Personal information
- Full name: Paulo Cezár Dos Santos Bunze
- Date of birth: 19 July 1988 (age 37)
- Height: 1.81 m (5 ft 11 in)
- Position(s): Forward

Senior career*
- Years: Team / Apps / (Gls)
- 2009: Waltham Forest
- 2013: FC Jūrmala / 6 / (0)
- Michigan Stars FC
- Apollon Kalamata
- PAS Korinthos
- –2016: Apollon Kalamata
- 2016: AE Pellanas Kastoriou / 13 / (4)
- 2017/2018–: Zwekapin United FC /  / (1)

= Paulo Bunze =

Angolan-Portuguese footballer

Paulo Cezár Dos Santos Bunze (Greek: Σάντος Πάολο born 19 July 1988) is an Angolan-Portuguese professional footballer who is under contract to Zwekapin United of the Myanmar National League. He is able to represent Angola internationally and plays as a midfielder.
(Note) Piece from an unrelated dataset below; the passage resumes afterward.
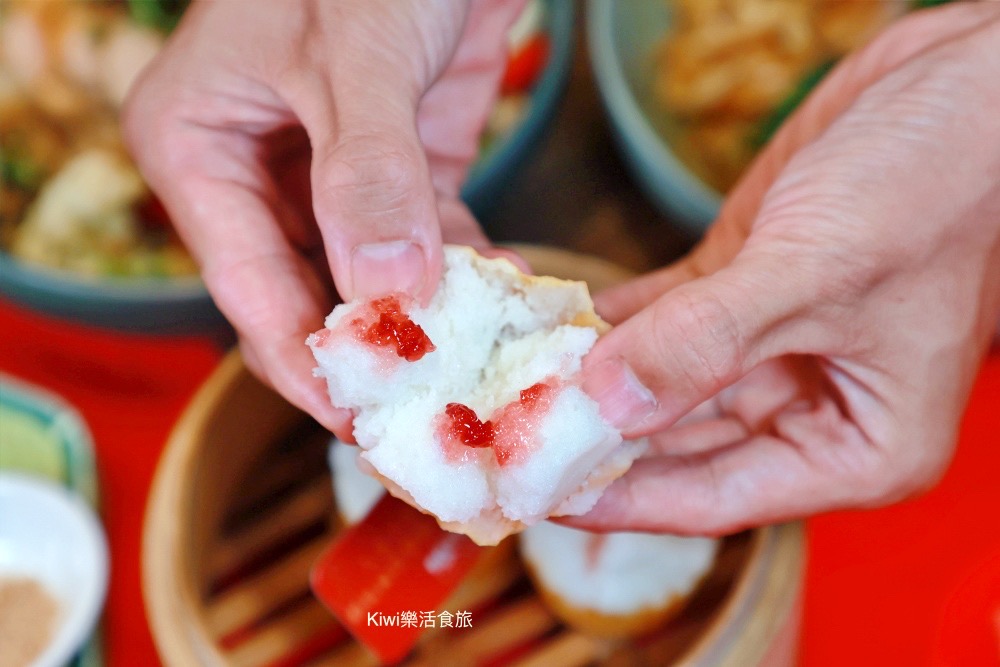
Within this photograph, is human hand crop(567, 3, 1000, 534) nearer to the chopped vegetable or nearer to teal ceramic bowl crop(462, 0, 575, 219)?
teal ceramic bowl crop(462, 0, 575, 219)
Besides Portugal, he has played in England, Latvia, Greece and Myanmar.

==Career==
===Latvia===
One of Jurmala's new imports for 2013, Bunze claimed that the gameplay there was more bellicose and less technical.

===Greece===
Impressing Apollon Kalamata in January 2016, his previous club PAS Korinthos disputed Apollon's transfer claim of the Angolan-Portuguese attacker, explaining that he was still representing them in competitions. Eventually, Bunze became part of Apollon, picking up a three-match suspension in March before joining AE Pellanas Kastoriou succeeding a failed deal with Tsiklitiras Pylos.